Following the recent “Black Friday” sales, sales data from the United States showed that the amount being spent on online purchases continues to increase each year with an increase in online sales of over 20% in the current year while sales at stores actually decreased from the previous year as more consumers take advantage of the convenience of shopping online.

In recent years many major retailers in South Africa have adopted the “Black Friday” and “Cyber Monday” sales in an effort to increase sales and market share by tapping into the online market.

It is becoming increasingly important for businesses to create and maintain their own websites in order to compete for market share as well as promote their own businesses and products. However determining which costs can be capitalised and which costs should be expensed can be complicated without a proper understanding of IAS 38 – Intangible assets.

In order for a business to capitalise the costs associated with developing a website the requirements of both IAS 38 – Intangible assets and SIC- 32 – Intangible AssetsWebsite costs have to be met.

There are three critical attributes that have to be met for any website to meet the definition of an intangible asset as required by IAS 38:

  • Identifiability – An asset is identifiable if it can be sold or transferred as a separate asset or if it arises from a contractual or legal right such as the registration of the domain name for the website
  • Control – An entity has control over a website if it has the ability to obtain benefits from the asset
  • Future economic benefits – Increased revenue or cost savings generated from the use of the website

Along with these requirements the recognition criteria of IAS 38.21 have to be met in order to recognise an intangible asset for a website:

  • It is probable that the future economic benefits that are attributable to the website will flow to the entity; and
  • The cost of the website can be measured reliably.

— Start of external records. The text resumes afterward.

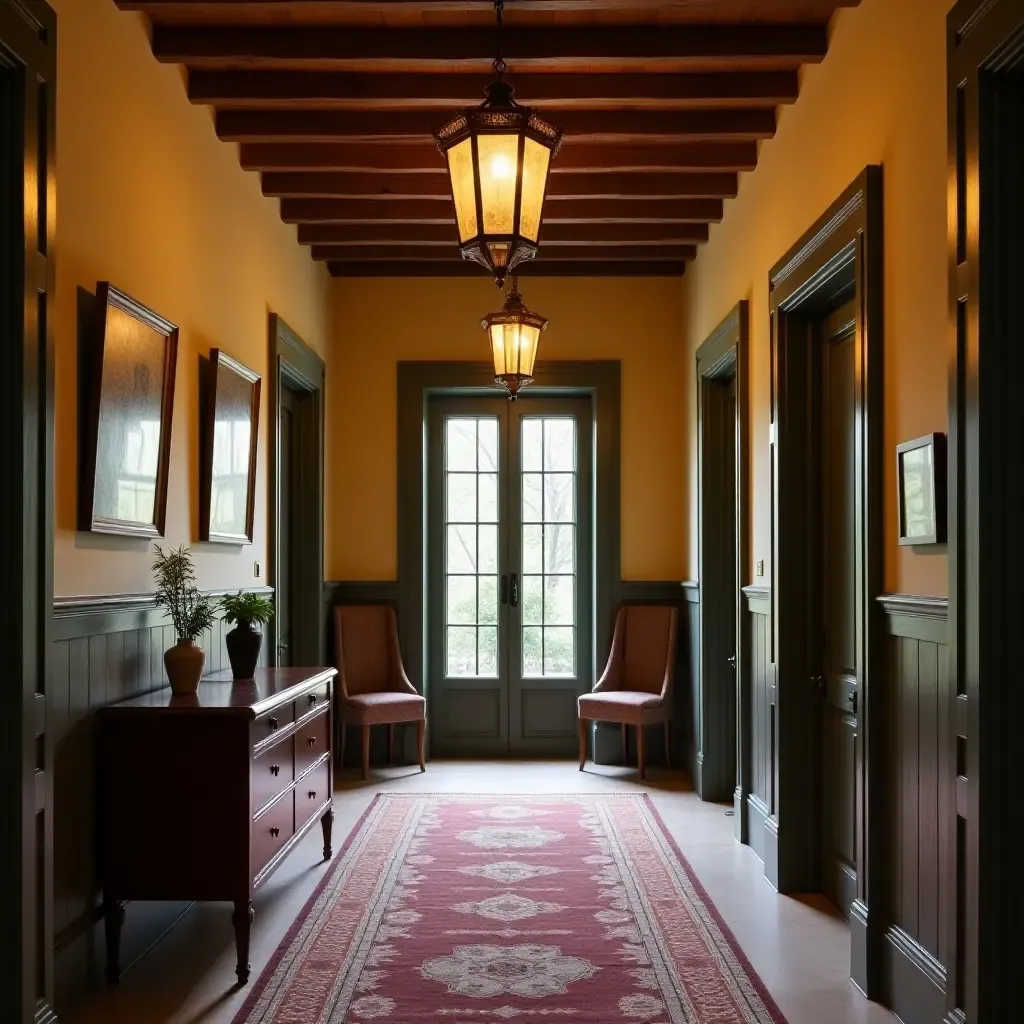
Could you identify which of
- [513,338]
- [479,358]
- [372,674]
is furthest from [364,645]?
[513,338]

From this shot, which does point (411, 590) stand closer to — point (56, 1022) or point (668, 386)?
point (668, 386)

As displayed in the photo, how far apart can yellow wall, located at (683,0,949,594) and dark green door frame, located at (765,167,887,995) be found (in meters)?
0.07

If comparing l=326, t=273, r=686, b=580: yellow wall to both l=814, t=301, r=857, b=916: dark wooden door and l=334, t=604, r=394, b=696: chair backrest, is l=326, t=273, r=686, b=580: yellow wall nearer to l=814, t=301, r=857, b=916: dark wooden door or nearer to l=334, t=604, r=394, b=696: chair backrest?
l=334, t=604, r=394, b=696: chair backrest

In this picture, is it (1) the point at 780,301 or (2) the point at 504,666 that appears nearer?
(1) the point at 780,301

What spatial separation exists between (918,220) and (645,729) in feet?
17.1

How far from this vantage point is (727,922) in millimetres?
4438

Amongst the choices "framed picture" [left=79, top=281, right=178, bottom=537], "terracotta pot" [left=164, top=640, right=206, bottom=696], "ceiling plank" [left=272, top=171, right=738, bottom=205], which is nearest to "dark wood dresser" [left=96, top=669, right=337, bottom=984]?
"terracotta pot" [left=164, top=640, right=206, bottom=696]

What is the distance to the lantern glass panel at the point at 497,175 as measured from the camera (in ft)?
10.5

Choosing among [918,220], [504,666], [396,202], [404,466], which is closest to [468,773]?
[504,666]

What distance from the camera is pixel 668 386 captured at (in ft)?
26.4

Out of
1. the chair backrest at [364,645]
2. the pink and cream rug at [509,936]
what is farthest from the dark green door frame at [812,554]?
the chair backrest at [364,645]

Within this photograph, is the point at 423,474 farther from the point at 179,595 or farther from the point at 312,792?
the point at 179,595

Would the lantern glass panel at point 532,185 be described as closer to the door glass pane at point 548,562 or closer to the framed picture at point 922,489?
the framed picture at point 922,489

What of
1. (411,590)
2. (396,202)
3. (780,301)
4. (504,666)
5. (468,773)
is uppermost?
(396,202)
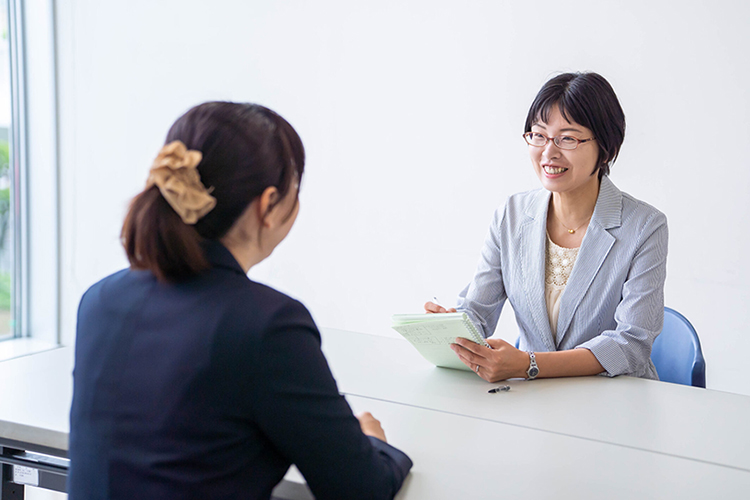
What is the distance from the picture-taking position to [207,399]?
827 millimetres

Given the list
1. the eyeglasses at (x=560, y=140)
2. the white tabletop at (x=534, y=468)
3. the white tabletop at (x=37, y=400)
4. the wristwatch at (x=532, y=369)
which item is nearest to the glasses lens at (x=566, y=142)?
the eyeglasses at (x=560, y=140)

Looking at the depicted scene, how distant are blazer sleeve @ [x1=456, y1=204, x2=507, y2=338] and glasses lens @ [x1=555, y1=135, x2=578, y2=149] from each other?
297 millimetres

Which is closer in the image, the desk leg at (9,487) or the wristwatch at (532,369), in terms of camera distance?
the desk leg at (9,487)

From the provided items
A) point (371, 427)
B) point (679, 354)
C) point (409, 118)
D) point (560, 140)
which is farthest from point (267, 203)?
point (409, 118)

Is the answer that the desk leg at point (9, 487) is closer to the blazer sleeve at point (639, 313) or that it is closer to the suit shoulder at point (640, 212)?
the blazer sleeve at point (639, 313)

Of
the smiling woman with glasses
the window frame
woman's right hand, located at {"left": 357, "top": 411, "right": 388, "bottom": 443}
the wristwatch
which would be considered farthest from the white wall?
woman's right hand, located at {"left": 357, "top": 411, "right": 388, "bottom": 443}

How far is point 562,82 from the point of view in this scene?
180 centimetres

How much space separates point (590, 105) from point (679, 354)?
0.81 metres

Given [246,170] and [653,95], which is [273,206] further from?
[653,95]

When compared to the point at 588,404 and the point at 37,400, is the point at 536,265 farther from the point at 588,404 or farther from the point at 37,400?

SIC- 32 - Intangible Assets was drafted to specifically deal with the proper accounting treatment related to the costs associated with the development of a website. SIC-32 identifies the following of website development:

  • Planning – The planning stage is similar in nature to the research phase in IAS 38.54-.56. Expenditure incurred in this stage should be recognised as an expense when it is incurred.
  • Application and infrastructure development, Graphical design development and Content   development - Expenditure incurred in these stages should be included in the capitalised cost of a website if it directly relates to preparing the website for its intended use, these include costs such as employee costs, design costs, license fees and the purchase of content for the website.
  • Operation - The operating stage begins once development of a website is complete and it is ready for its intended use. Expenditure incurred in this stage should be recognised as an   expense when it is incurred. Expenditure relating to the advertising and promotion of an entity’s own products should be recognised as an expense when it is incurred.

As the popularity of online shopping continues to grow so do the opportunities for businesses to expand into both local and foreign markets. If your business is not already making use of a website to promote itself you should consider whether developing a website can add value to your business.